New England Patriots safety Patrick Chung is getting sued by a former Los Angeles Rams ticket executive who lost his job because of a text message.
Hogan attended Super Bowl 53 back in early February. Early on in the second half of the game, Chung injured his right arm while trying to make a tackle. The veteran safety spent several minutes crying on the field as the New England medical staff attended to him and put his arm in an air cast, while numerous teammates and even a few Rams players checked on his well-being. Finally, Chung was able to stand up and exit the field under his own power, later telling reporters he had broken his arm and that it required surgery.
While this on-field incident was happening, apparently Hogan texted his friend Matthew Weymouth that “Patrick Chung is a b____.”
Unfortunately for Hogan, Weymouth just so happens to run Patrick Chung’s social media accounts. While it’s unknown whether or not Hogan knew this when he texted Weymouth, it didn’t stop Weymouth from later showing Chung the text he received from his old college friend.
Chung, understandably, was upset by the text message, and he retaliated by calling out Hogan on his Instagram account. Chung posted a screenshot of the text with the accompanying caption: “Matt Hogan from the @rams organization. This is disrespectful of you. I would never wish or say anything like this to anyone after they just broke their arm. You should be ashamed bro. Can’t even believe it. But I pray for happiness and good health for you because (I’m) a real man.”

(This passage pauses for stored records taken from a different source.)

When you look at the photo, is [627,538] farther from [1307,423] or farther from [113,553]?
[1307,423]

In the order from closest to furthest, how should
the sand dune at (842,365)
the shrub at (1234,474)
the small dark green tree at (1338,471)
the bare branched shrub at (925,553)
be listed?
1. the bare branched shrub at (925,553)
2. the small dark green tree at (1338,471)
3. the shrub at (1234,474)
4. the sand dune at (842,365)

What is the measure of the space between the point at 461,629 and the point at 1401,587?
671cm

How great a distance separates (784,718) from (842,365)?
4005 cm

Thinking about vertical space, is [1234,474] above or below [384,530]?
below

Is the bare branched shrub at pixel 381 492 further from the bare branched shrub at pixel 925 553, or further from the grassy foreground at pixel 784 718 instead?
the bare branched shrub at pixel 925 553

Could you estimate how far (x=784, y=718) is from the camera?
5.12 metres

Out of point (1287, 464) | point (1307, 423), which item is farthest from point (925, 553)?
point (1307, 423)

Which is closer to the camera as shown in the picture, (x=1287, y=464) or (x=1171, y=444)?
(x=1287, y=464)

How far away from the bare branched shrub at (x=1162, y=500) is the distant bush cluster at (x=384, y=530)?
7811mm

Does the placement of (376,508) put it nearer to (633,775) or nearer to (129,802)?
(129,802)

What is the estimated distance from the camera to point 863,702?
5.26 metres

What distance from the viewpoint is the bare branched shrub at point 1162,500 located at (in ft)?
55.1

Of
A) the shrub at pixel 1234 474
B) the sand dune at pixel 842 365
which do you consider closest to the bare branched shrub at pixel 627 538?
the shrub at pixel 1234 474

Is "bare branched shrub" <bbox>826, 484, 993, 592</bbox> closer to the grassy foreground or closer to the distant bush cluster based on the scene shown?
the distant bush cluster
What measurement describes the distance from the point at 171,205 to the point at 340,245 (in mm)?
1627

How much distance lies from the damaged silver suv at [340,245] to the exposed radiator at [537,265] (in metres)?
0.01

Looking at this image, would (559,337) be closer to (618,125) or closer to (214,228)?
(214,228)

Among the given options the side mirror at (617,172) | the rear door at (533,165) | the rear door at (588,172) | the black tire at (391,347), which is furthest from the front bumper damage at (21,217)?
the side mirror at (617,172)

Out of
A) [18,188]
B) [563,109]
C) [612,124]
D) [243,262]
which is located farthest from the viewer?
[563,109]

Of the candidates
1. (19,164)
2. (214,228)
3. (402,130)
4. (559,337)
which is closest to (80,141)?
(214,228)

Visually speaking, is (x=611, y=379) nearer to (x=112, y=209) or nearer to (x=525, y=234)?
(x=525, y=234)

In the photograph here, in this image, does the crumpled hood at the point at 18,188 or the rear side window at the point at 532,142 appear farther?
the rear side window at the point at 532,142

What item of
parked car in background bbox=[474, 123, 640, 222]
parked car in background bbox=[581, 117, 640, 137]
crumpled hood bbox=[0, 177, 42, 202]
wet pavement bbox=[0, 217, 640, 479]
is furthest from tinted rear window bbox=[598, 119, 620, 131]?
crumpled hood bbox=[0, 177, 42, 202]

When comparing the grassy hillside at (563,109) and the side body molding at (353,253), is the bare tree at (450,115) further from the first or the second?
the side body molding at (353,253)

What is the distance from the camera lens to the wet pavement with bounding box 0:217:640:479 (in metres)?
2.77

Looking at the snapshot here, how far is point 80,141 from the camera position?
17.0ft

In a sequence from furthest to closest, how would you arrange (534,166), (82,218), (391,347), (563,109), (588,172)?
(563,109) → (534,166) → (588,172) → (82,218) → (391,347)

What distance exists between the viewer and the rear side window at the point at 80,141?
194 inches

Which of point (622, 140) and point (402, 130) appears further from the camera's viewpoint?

The Rams ended up firing Hogan when the controversy went public, and Hogan is now suing both Chung and Weymouth for defamation, claiming that the text message he sent to Weymouth was private and not intended for Chung. He also bases the lawsuit off the premise that when Chung posted a screenshot of the text conversation online to his hundreds of thousands of followers, it appeared for all intents and purposes that Hogan had sent it directly to Chung, which did not happen.
Chung and Weymouth have since deleted all the Instagram posts, though digital records of course still exist online.
According to the report, Hogan is now seeking $1.75 million in damages.